Closed sortraev closed 4 weeks ago
The purpose of the Unicode subscripts was to ensure that compiler-generated type variables would be completely distinct from programmer-written types. Programmers can write type names with underscores in them, but perhaps it's not a problem. The subscripts were hard to read with many fonts, so I've been considering getting rid of them for a while.
There are probably still places where the compiler will use Unicode in its output, and I don't consider that to be a problem. In 2024, not having Unicode in your terminal is as obsolete as not supporting lowercase characters.
Good points! I had not thought about your first point -- it makes sense to make that distinction in messages exposed to "regular" users, whereas e.g. futhark-dev
output is only seen by hackers.
I also agree with your second point, even if I personally prefer CLI programs to stick to ASCII whenever ASCII is sufficiently expressive (but this then ties into your first point, I guess, because I can't think of a sensible ASCII character which can be used in place of the underscore which would distinguish between source-level/compiler-generated names and not create other ambiguities)
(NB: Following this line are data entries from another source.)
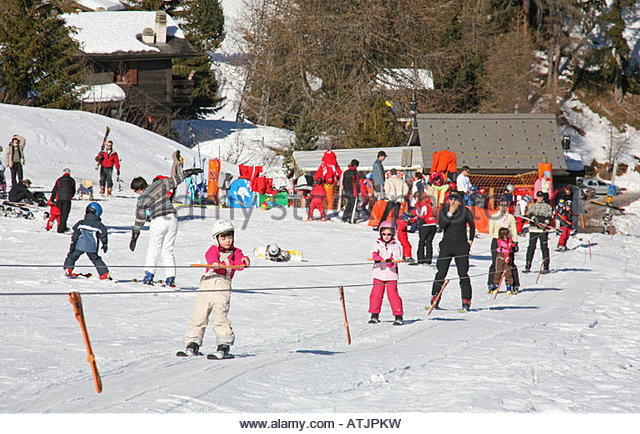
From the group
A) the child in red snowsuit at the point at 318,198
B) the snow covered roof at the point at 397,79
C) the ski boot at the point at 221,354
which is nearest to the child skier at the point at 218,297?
the ski boot at the point at 221,354

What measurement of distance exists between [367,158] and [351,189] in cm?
1161

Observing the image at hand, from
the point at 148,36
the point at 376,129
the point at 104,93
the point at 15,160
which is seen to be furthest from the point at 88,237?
the point at 148,36

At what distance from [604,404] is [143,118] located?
132 feet

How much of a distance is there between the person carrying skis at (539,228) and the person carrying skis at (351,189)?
6178 millimetres

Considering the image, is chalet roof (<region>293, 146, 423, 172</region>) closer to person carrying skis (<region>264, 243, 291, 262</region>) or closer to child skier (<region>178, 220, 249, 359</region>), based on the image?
person carrying skis (<region>264, 243, 291, 262</region>)

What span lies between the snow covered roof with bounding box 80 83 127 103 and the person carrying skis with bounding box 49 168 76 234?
2612 cm

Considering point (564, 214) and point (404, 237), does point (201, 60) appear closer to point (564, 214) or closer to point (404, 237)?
point (564, 214)

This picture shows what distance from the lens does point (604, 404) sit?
646 centimetres

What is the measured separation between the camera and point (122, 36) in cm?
4612

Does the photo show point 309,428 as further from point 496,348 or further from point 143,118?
point 143,118

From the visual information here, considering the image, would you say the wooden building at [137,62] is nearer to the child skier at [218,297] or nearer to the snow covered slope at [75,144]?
the snow covered slope at [75,144]

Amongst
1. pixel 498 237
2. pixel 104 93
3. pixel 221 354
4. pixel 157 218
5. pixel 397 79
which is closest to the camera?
pixel 221 354

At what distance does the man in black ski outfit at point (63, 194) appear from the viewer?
16.1 meters

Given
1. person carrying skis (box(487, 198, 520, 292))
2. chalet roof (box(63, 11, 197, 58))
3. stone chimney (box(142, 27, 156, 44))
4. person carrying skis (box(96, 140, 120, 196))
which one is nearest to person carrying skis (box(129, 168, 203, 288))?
person carrying skis (box(487, 198, 520, 292))
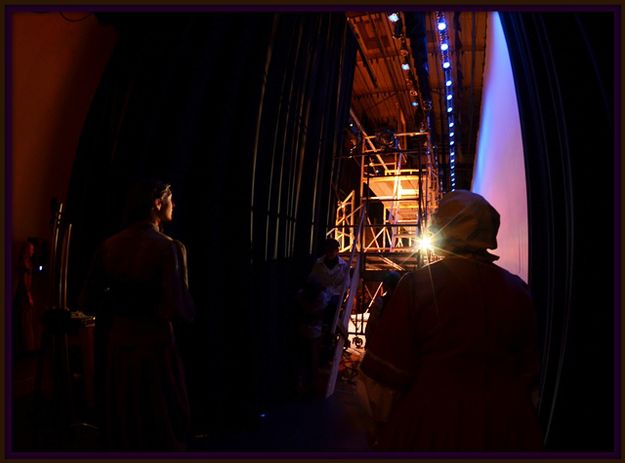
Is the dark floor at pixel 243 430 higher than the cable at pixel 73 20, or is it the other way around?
the cable at pixel 73 20

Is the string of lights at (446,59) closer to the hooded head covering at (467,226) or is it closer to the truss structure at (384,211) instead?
the truss structure at (384,211)

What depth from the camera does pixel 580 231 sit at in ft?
6.89

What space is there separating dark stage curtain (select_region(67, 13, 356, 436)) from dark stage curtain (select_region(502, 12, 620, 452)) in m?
2.37

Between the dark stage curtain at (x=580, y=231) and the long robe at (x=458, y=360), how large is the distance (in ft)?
2.71

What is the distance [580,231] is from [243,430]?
2.99 meters

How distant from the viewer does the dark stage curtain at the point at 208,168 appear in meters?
3.29

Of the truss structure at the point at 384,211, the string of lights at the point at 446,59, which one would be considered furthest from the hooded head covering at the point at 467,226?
the string of lights at the point at 446,59

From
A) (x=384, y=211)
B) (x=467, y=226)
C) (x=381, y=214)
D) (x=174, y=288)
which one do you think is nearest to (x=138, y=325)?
(x=174, y=288)

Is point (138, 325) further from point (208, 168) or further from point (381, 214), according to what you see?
point (381, 214)

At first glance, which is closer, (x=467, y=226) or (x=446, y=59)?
(x=467, y=226)

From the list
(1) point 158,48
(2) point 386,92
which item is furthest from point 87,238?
(2) point 386,92

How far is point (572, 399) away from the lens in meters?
2.12

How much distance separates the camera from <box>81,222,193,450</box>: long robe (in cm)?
220

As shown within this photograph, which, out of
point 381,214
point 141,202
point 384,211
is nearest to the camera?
point 141,202
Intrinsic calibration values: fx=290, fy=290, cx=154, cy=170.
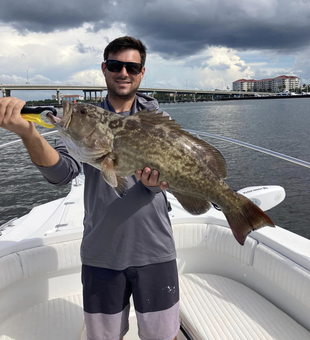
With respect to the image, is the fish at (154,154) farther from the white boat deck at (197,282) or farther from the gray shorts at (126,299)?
the white boat deck at (197,282)

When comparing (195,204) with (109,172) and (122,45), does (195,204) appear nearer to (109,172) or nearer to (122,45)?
(109,172)

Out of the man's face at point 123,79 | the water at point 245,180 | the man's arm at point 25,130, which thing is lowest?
the water at point 245,180

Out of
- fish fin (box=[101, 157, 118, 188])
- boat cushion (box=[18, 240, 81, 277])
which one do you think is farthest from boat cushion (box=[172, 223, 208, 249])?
fish fin (box=[101, 157, 118, 188])

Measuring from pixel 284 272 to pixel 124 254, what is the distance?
7.66 ft

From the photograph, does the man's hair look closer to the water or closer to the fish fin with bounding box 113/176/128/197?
the fish fin with bounding box 113/176/128/197

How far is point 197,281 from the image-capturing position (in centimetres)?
471

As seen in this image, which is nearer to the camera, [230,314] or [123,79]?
[123,79]

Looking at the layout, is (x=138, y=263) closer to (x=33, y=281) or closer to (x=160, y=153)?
(x=160, y=153)

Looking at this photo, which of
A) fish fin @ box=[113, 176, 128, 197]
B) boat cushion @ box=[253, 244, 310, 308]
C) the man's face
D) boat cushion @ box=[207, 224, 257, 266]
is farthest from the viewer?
boat cushion @ box=[207, 224, 257, 266]

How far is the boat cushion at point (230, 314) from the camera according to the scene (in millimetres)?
3619

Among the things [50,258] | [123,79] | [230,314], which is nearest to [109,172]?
[123,79]

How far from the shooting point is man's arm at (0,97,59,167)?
2.07 meters

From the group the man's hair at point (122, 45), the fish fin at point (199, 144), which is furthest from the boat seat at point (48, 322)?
the man's hair at point (122, 45)

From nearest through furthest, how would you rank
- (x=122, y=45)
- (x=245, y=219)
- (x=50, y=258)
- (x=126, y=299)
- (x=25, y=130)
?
(x=25, y=130) → (x=245, y=219) → (x=126, y=299) → (x=122, y=45) → (x=50, y=258)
Type variable names with subscripted tags are pretty, but if a user (in this case, a group of PMPH students trying to debug a bunch of size type mismatches) happens to use a unicode-incompatible terminal/editor (or is missing correct unicode fonts) then error messages can be confusing, especially if the missing unicode characters are shown as blank characters.
This small change makes type checker error messages universally printable/legible while preserving type variable names.
I do not know if there are other places/passes in the compiler which may print non-ascii characters (?).